TESTO DELLA PAGINA:
*****

Cinquantadue minuti di plagio consapevole dei fratelli Gallagher.
Ci sono molte persone che rimpiangono il passato, stanno lì immobili senza mai andare avanti davvero e questo atteggiamento è spesso sinonimo di non miglioramento. My Name is Antho è proprio questo che fa, rimanere attaccato con le unghie e con i denti al brit pop tipico dei gloriosi anni ’90, quelli fatti dalle battaglie mediatiche fra band portavoce di uno stesso movimento e dalle guerre combattute a colpi di uscite sincronizzate di singoloni. Peccato però che adesso siamo nel 2015 (2014 se consideriamo l’uscita di questo album), di anni ne son passati diversi e di cose ne sono cambiate altrettante.
Non è difficile comprendere gli idoli di Antonio Pugliese, chiari come il sole già a partire dall’iniziale “I just trying to make a better day”, con le chitarre a ripetersi in melodie scanzonate tipicamente brit pop, leggere e di facile memorizzazione e che vanno perciò, inevitabilmente, a confondersi con brani sentiti e risentiti a non finire. Come nel gioiellino che è "Definitely Maybe" si parla qui di giovanilismo e tutto ciò che ne concerne, compreso quel live forever impresso nella mente di molti di noi e va da sé, quindi, trovarsi difronte a brani acustici tutto cuore e spleen come “Everything’s for you”, “It’s another day” e “In my pocket”, o anche dinanzi a chitarre più vaporose e distorte à la Glasvegas di “Was over” e “Please seek me around”. Certamente non mancano le sorelle (il)legittime della ben nota “Songbird”, come la già citata traccia d’apertura e ancora “Blurry teens” o “You’ll never forget me”, così come risulta scontata la presenza di assoli presi dal repertorio di Noel Gallagher e spalmati in episodi quali “I’m rolling over” (solo a me i titoli ricordano qualcosa?) e “The morning calls”.

*****

ELENCO DA ELABORARE:
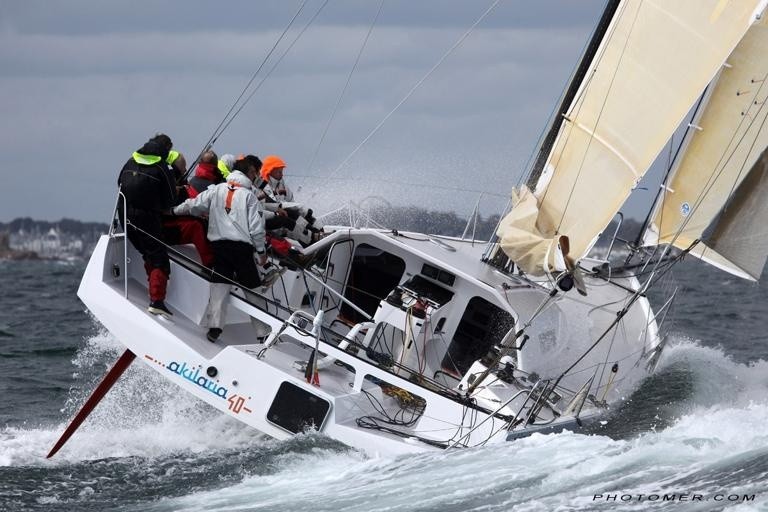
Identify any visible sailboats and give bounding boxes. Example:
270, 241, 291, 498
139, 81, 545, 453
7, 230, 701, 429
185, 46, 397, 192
46, 2, 768, 463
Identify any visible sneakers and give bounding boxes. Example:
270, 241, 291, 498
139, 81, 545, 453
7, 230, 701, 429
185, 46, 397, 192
207, 329, 220, 343
148, 300, 173, 318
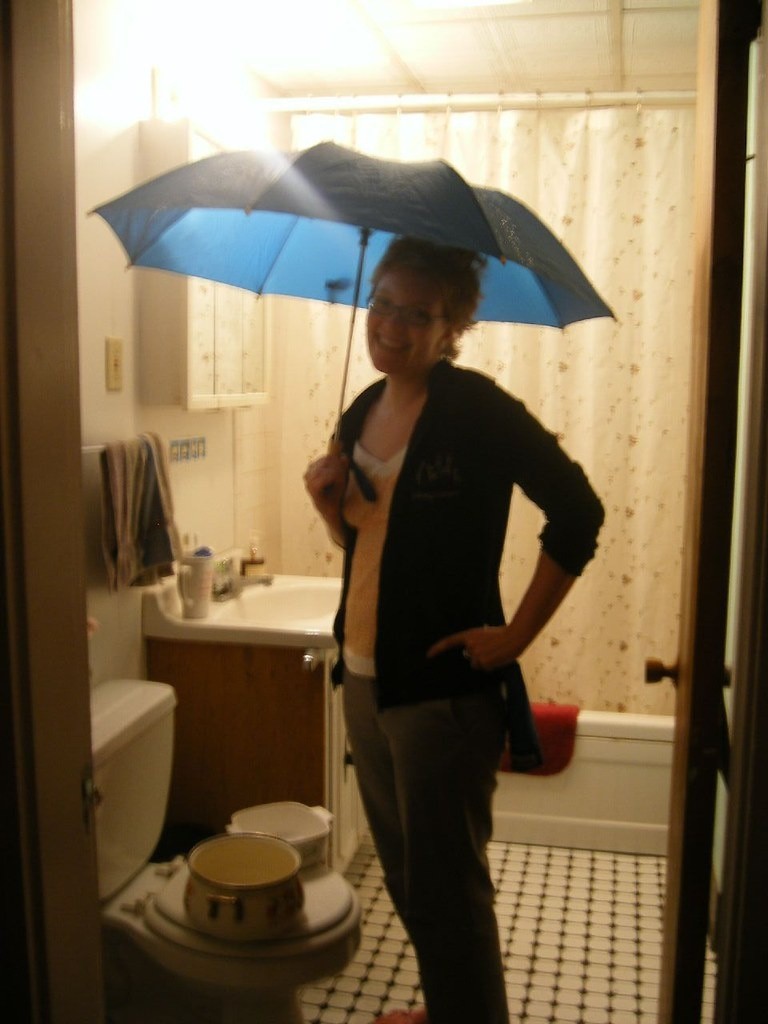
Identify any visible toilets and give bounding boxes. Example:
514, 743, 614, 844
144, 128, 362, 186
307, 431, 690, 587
88, 676, 361, 1023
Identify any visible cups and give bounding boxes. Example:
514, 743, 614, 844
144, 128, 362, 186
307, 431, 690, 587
178, 547, 213, 618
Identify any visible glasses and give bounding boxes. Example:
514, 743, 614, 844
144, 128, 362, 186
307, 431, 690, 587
366, 294, 450, 327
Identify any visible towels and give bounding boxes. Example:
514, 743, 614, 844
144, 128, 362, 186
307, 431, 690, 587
100, 431, 185, 594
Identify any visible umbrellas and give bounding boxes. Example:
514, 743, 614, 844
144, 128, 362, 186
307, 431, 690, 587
85, 141, 619, 499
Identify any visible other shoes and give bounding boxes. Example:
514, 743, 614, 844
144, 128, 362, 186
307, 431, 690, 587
373, 1011, 429, 1024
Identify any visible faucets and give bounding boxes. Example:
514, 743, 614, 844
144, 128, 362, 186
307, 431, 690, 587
210, 555, 271, 601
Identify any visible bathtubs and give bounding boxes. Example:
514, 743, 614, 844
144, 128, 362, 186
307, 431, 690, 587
490, 702, 673, 857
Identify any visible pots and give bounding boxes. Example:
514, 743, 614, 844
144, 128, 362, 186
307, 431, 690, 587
225, 801, 336, 870
184, 832, 305, 942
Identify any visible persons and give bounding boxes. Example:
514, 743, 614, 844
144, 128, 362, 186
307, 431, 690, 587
302, 230, 606, 1024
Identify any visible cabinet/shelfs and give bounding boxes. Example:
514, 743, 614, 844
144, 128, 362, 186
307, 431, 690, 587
145, 636, 372, 873
136, 118, 275, 412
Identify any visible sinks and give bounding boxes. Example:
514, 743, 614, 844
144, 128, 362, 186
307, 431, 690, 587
200, 571, 343, 650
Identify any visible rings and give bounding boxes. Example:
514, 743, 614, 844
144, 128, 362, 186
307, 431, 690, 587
462, 649, 470, 659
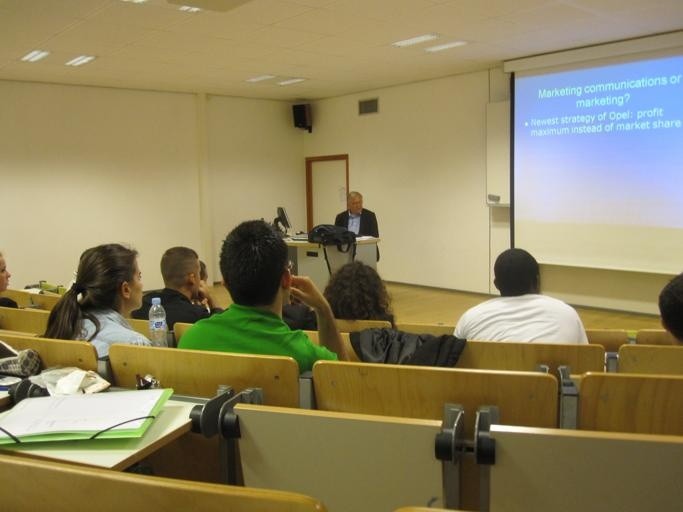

*****

ESERCIZI DA SVOLGERE:
1. Puoi riscrivere in forma più breve il paragrafo della recensione che inizia con «Ci sono molte persone che rimpiangono», conservandone i fatti principali?
2. Quali righe dell'elenco contengono la stringa "faucets"? Trovale e copiale tutte.
Il testo e l'elenco non hanno alcun legame tra loro.

RISPOSTE PER ESERCIZIO:
1. Molti restano ancorati al passato senza andare avanti, e spesso questo significa non migliorare. È ciò che fa My Name is Antho, aggrappato al brit pop degli anni ’90, l'epoca delle battaglie mediatiche tra band dello stesso movimento e delle uscite sincronizzate di singoli. Ma ormai siamo nel 2015 (nel 2014, se si considera l'uscita dell'album): sono passati diversi anni e molte cose sono cambiate.

2.
Identify any visible faucets and give bounding boxes. Example:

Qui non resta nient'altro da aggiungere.